So, it's the 4e designers fault that no previous design team at TSR/WotC could make gnomes popular enough for more than a few players to like them. Right.
That is not what I'm saying. Each design team had opportunities, and must take their blame in turn.
1Ed Gnomes were essentially short Dwarves. They did some things better but most things worse. Main advantages- they spoke to burrowing critters at will and were able to cast MU [Illusionist] spells. (1Ed PHB p15-17)
2Ed Gnomes were much the same. (2Ed PHB p20-22) Some racial variants could do things like ID potions by scent or had skills in making gizmos.
3Ed Gnomes continued the trend of being lesser Dwarves with a knack for Illusion, and had their communicative abilities reduced from at will to 1/day. They also lost the saving throw bonuses they shared with Dwarves
3.5Ed Gnomes had their favored class changed to Bard, considered by some to be among the weakest of the 3.X classes (esp. in comparison to the 1Ed bard who was something to be feared).

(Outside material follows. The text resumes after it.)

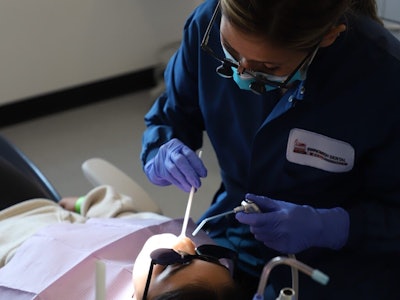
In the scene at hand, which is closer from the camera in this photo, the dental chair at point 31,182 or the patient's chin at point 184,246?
the patient's chin at point 184,246

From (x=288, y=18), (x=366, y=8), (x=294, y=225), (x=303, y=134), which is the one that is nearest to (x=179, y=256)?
(x=294, y=225)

Each of those is a design choice that could have been done differently.
I knew a lot of 1Ed gnome players, not a lot of 1/2 Orcs. In 2Ed, 1/2 Orcs got a little popularity boost. In 3Ed, there was a modest decline in both, which for Gnomes accellerated with the 3.5 revision making Bard the Gnomes' favored class (this is all personal experience, not evidence).
Gnomes have always suffered in comparison to other races for the reasons stated above, not the least of which is that certain things attributable to gnomes of legend were allocated to other races. This is especially true of attributes from legends in which gnome was but a synonym for dwarf, elf, goblin, or other mythological creature. Sometimes all of those names were interchangable. You may respond that obviously gnomes had no real identity then. That's not so- that just means that none of those races had a discernable identity until the game designers allocated some abilities to Elves, some to Dwarves, some to Goblins, etc., leaving gnomes with little to call their own...and that little bit got whittled away in successive revisions. (In a sense, its analogous to the Corellan/Grummsh myth...)
Bottom line - the designers of each edition had a chance to design cool gnomes and routinely failed. The 4Ed designers had their chance and instead chucked them in favor of new races.